**EXERCISE GOAL**
Work through the material below and count the lines holding the word "scientific"; give that count and nothing more.

☆ ☆ ☆

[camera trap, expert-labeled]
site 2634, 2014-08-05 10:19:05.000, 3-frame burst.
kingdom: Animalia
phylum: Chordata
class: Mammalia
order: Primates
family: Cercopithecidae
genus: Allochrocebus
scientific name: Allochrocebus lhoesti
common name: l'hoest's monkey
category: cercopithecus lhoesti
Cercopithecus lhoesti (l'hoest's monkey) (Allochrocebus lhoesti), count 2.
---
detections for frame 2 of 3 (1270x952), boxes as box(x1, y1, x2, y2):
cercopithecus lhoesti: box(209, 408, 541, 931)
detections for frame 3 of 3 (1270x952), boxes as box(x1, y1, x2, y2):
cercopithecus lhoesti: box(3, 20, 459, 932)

☆ ☆ ☆

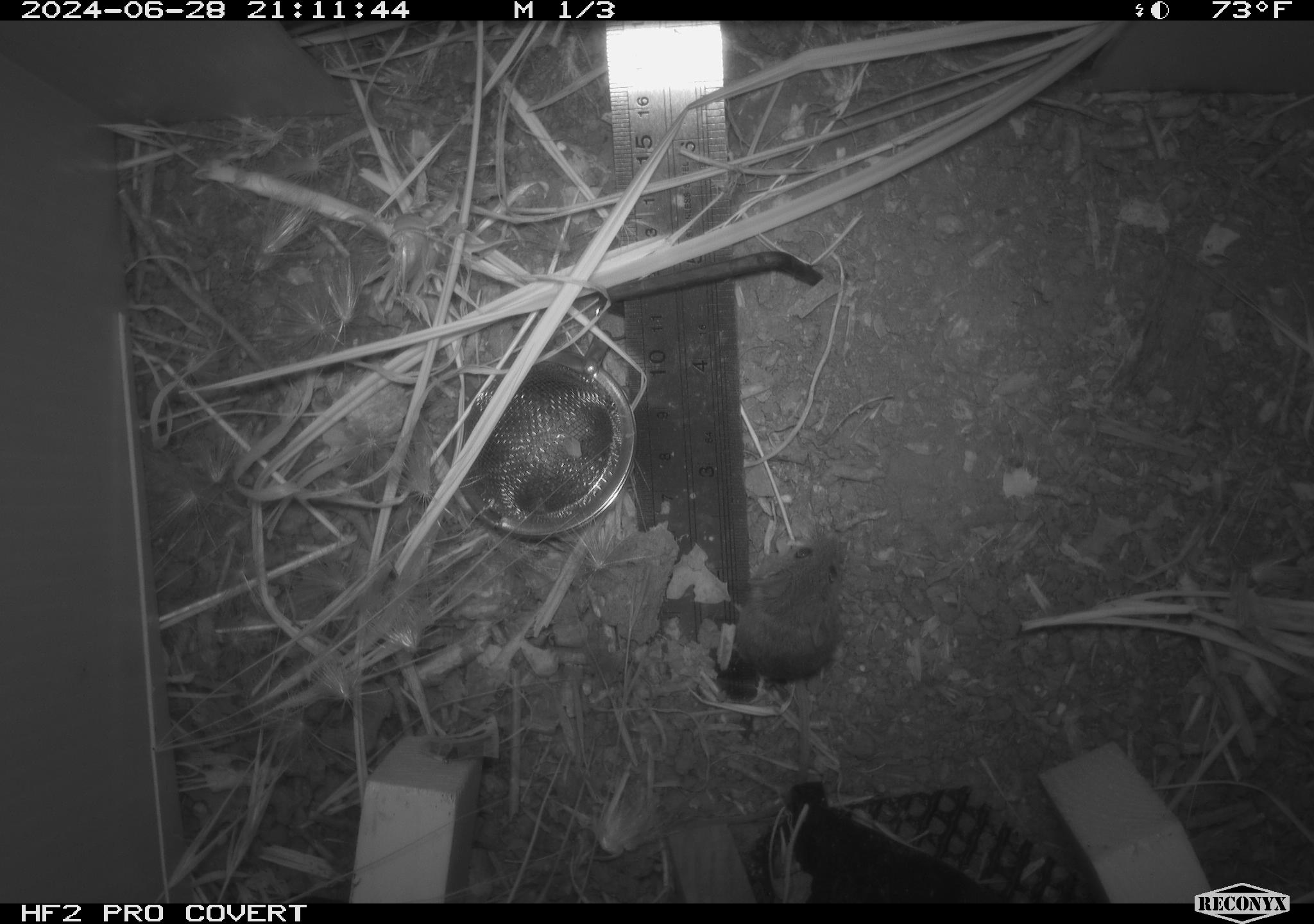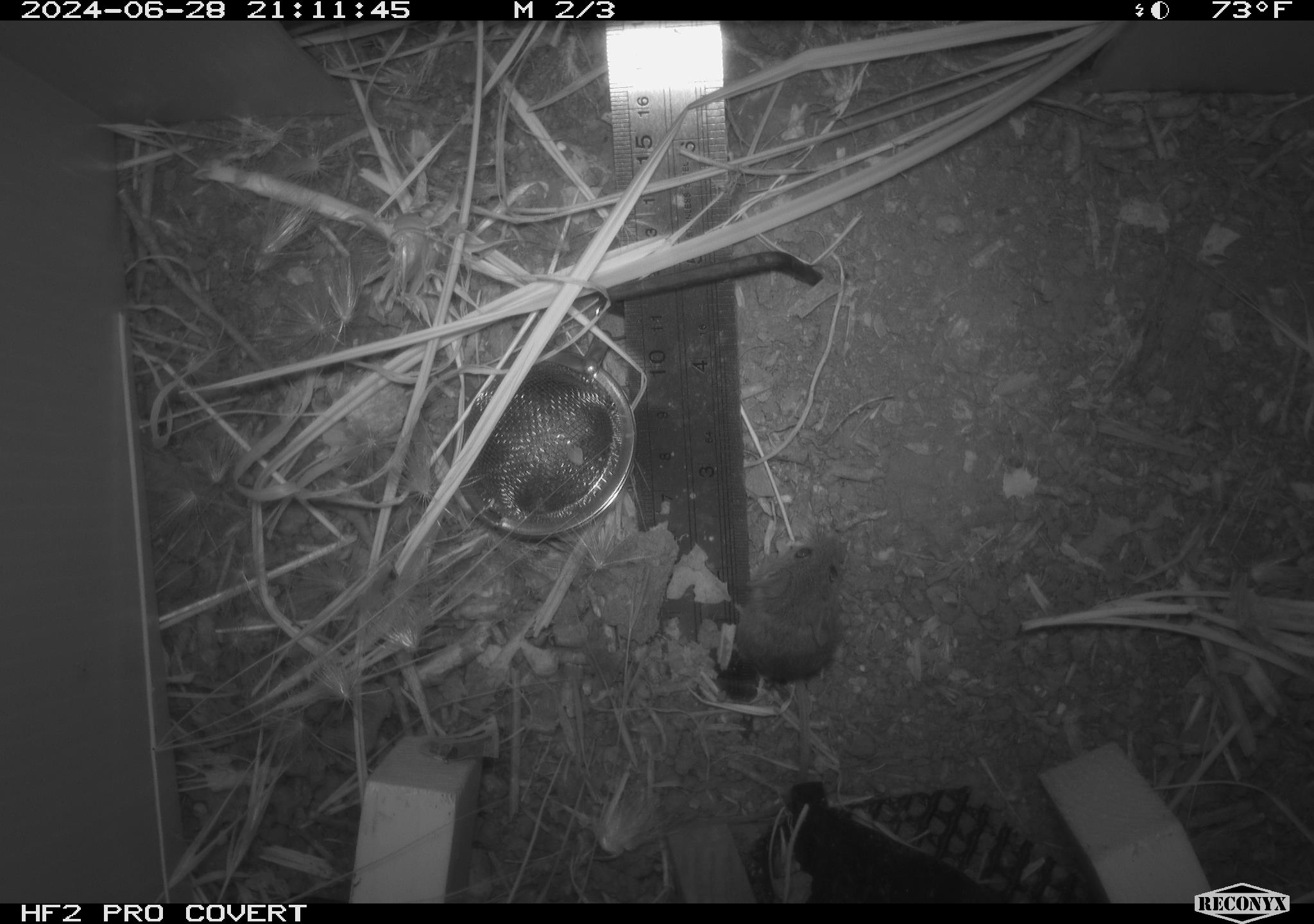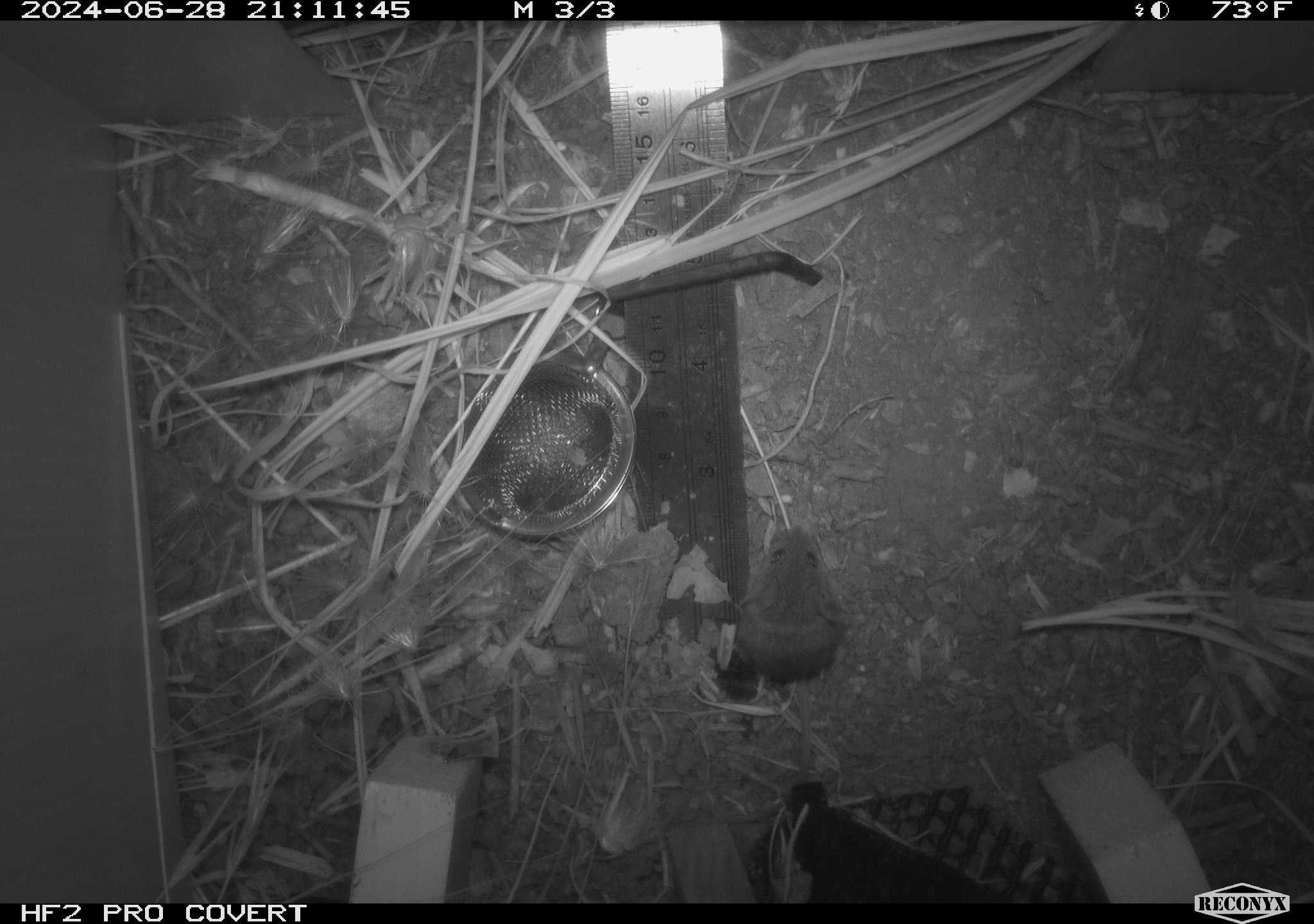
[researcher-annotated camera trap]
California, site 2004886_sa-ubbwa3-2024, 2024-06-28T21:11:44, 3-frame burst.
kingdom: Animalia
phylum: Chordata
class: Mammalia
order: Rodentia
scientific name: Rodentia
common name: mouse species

☆ ☆ ☆

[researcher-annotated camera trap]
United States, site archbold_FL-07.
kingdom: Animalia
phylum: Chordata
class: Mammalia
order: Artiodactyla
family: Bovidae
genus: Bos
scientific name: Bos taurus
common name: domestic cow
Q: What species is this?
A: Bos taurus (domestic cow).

☆ ☆ ☆

**WRITTEN ANSWER**
3